## TEXTO DE APOIO

==*==

No caso chinês, a escritora estadunidense e prêmio Nobel de Literatura (1938), Pearl S. Buck publicou a obra The Good Earth (1931) que veio a ser a mais influente representação da China na época [Klein, 2003, p. 4]. Livro que vendeu mais de dois milhões de cópias, vindo a se tornar uma peça na Broadway e depois, filme de grande sucesso de bilheteria em 1937. A imagem simpática de uma bucólica, tenaz e nacionalista China, que resistia ao imperialismo japonês, também era propagandeada pela revista ilustrada Life para o público estadunidense.

 A partir do início da década de 1950, os discursos acerca do Japão e China em terras yankees tomam outros rumos. No caso japonês - uma nação derrotada e ocupada (1945-1952) - as narrativas baseadas em referências que remetem ao exotismo da segunda metade do século 19, foram reformatadas e novamente veiculadas a partir de revistas ilustradas, artigos e imagens. Enquanto que a China comunista, passou a ser vista de forma hostil como uma ameaça militar e ideológica por boa parte da opinião pública estadunidense [Littlewood, 1996, p. 74].

Por seu turno, historicamente as relações francesas com o Japão tiveram um tom diferente daquelas com outras nações orientais, apesar de ser uma nação imperialista diretamente envolvida com o processo de descolonização na guerra com a Indochina (1946-1954) na época.   Logo após o processo de reabertura do Japão ao Ocidente (1850-1860) e a difusão do Japonismo (1872) a partir da França, as relações entre as duas nações tiveram como leitmotiv principalmente, aspectos culturais e estéticos. E três momentos distintos podem ser distinguidos ao longo do século 20 [Sabre,2012, p. 83]: o primeiro deles vai até os anos de 1960, quando o Japão ainda era visto como uma nação distante e misteriosa pela maioria dos franceses, mas que fascinava, como notamos na obra o Império dos Signos (1970) do filósofo Roland Barthes. Foi a partir dos anos de 1970 que os olhares franceses sobre o Japão [Sabre, 2012, p. 84] assinalaram para um caminho de competição e desconfiança. Muito graças a concorrência comercial dos baratos produtos “Made in Japan”, mas que se mantiveram positivos em relação ao universo estético e cultural japonês.

Com relação a China, as relações franco-chinesas seguiram um roteiro diferente das relações com o vizinho japonês ao longo do século 20. Por um longo período, movidas muito mais por desconfiança mútua e tensões geopolíticas, principalmente na região da ex-Indochina francesa e da ascensão do regime comunista na China a partir de 1949. Fatores que esfriaram as relações sino-francesas, levando ao não reconhecimento do governo da República Popular da China pelos franceses por cerca de 15 anos.

==*==

## EXERCÍCIO PROPOSTO A
Liste os intervalos de anos que aparecem entre parênteses no texto sobre China e Japão, cada um acompanhado do acontecimento a que se refere.
## EXERCÍCIO PROPOSTO B
Reescreva a parte do texto sobre China e Japão que começa em "A partir do início" e termina em "1996, p. 74].", substituindo "revistas ilustradas" por "jornais".

## DADOS FORNECIDOS
==*==

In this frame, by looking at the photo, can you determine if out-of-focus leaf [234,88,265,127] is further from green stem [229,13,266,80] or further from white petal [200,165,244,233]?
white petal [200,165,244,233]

==*==

## RESOLUÇÃO A
- 1945-1952: período em que o Japão foi uma nação derrotada e ocupada
- 1850-1860: reabertura do Japão ao Ocidente
- 1946-1954: guerra da França com a Indochina

## RESOLUÇÃO B
A partir do início da década de 1950, os discursos acerca do Japão e China em terras yankees tomam outros rumos. No caso japonês - uma nação derrotada e ocupada (1945-1952) - as narrativas baseadas em referências que remetem ao exotismo da segunda metade do século 19, foram reformatadas e novamente veiculadas a partir de jornais, artigos e imagens. Enquanto que a China comunista, passou a ser vista de forma hostil como uma ameaça militar e ideológica por boa parte da opinião pública estadunidense [Littlewood, 1996, p. 74].